Venons-en aux chartes régionales discutées avec les syndicats agricoles. Au fil des négociations, nous nous sommes aperçus que les syndicats souhaitaient utiliser cette charte pour défendre un cadre réglementaire jugé suffisamment important alors que les études montraient que le niveau d’exposition des riverains aux pesticides était supérieur à ce qui est prévu dans le cadre réglementaire. D’où la difficulté à trouver un compromis… Finalement, nous avons abandonné l’idée de signer un document puisqu’il n’allait pas suffisamment loin dans la protection des personnes.
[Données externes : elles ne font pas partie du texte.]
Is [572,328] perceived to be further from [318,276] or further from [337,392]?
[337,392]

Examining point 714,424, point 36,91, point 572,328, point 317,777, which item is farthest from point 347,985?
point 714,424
Nous avons préféré organiser le dialogue au niveau local, la commune offrant une échelle plus pertinente et performante.

1 Selon le Ministère de l’agriculture, « la certification environnementale des exploitations agricoles répond au besoin de reconnaître les exploitations engagées dans des démarches particulièrement respectueuses de l’environnement ». Elle comporte trois niveaux, le plus élevé étant le niveau trois, de « Haute Valeur Environnementale ». https://agriculture.gouv.fr/certification-environnementale-mode-demploi-pour-les-exploitations

Sur la photo, de gauche à droite : Dominique Aribert, Lionel Delvaux, Jean-Martial Morel et René Léa.